Segment Start: PASSAGE SHOWN

It looks like an good book to read and I hope to find it at Powell's.



LINK: https://www.theguardian.com/books/20...ment-110011379
I finished GNOMON last night. It was loooooooong and a little confusing and got a little slow toward the end but i enjoyed it. I have read at least one of his other novels that i liked better, though

Now i am reading FORGED IN CRISIS (Nancy Koehn) for book club and FADING DUSK (Melissa Giorgio) for fun.

FORGED IN CRISIS:
This “engaging, unusually rewarding book…[which] will foster a new appreciation for effective leadership and prompt many readers to lament the lack of it in the world today” (Kirkus Reviews, starred review), by celebrated Harvard Business School historian Nancy Koehn, examines five masters of crisis: explorer Ernest Shackleton; Abraham Lincoln; abolitionist Frederick Douglass; Nazi-resisting clergyman Dietrich Bonhoeffer; and environmental crusader Rachel Carson.

Segment End: PASSAGE SHOWN
Segment Start: RECORD EXCERPTS

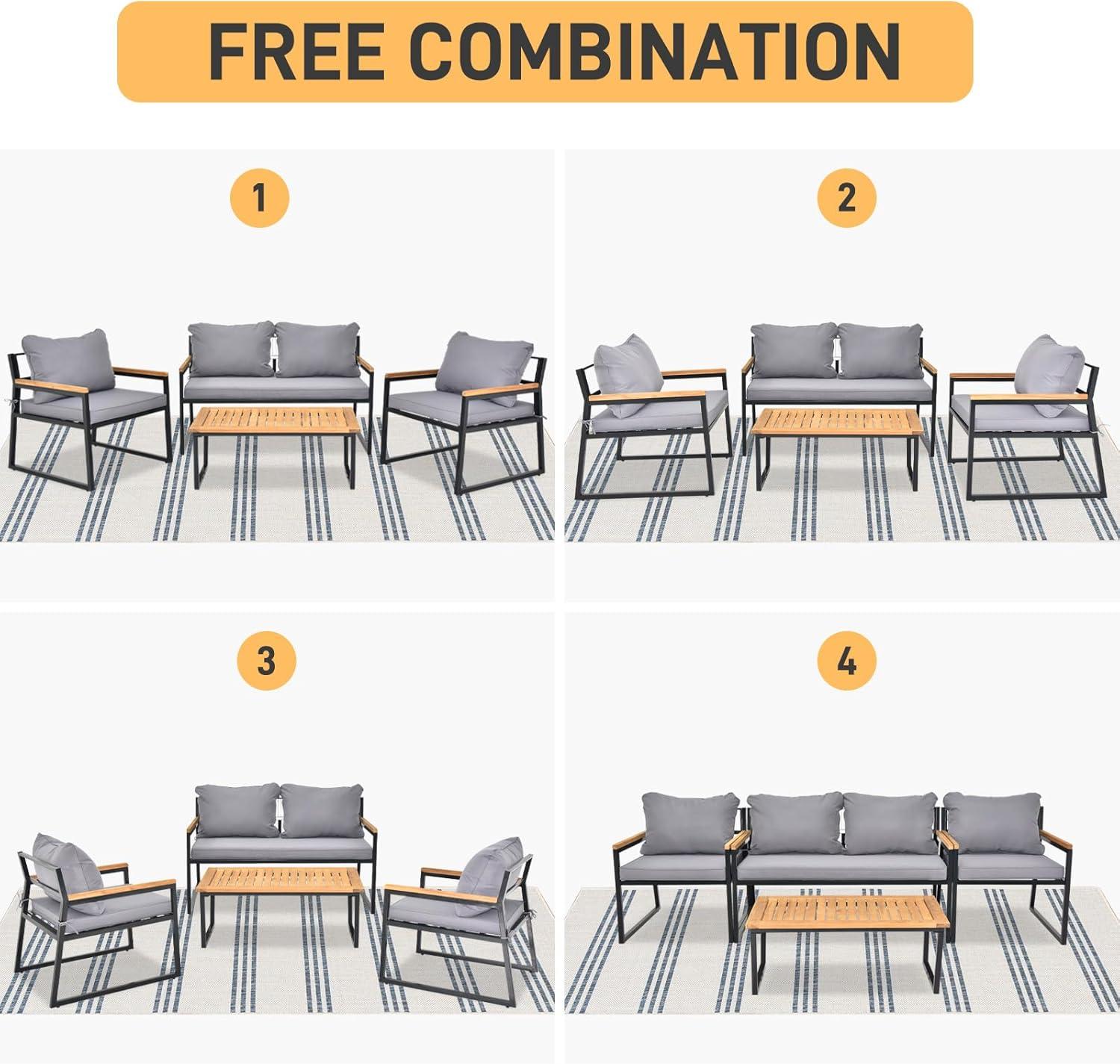 FREE COMBINATION

1

2

3

4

Segment End: RECORD EXCERPTS

- **ASSIGNED TASK**
Continue the reading post about recent and current books, starting after its last sentence. The items are separate material with no connection to the reading post.

- **REPLY TO THE TASK**
FADING DUSK
In the gritty city of Dusk, seventeen-year-old Irina makes her living as the street magician Bantheir’s assistant. The job isn’t glamorous, but she loves the crowds, the shows, and most of all, the illusion of magic. But Irina’s world is shattered the night she is arrested and charged as Bantheir’s accomplice to murder—murder by magic.

Real magic, the kind that’s been forbidden since the old wars.

Irina finds the idea of flashy showman Bantheir using actual magic to kill someone laughable, but she’s the only one who sees how ridiculous the claim is. But how can she convince everyone Bantheir is innocent when they’ve already made up their minds?

i am reading that second one because the author is a friend of a friend. I like to support indies and that friend has good taste so i bought it.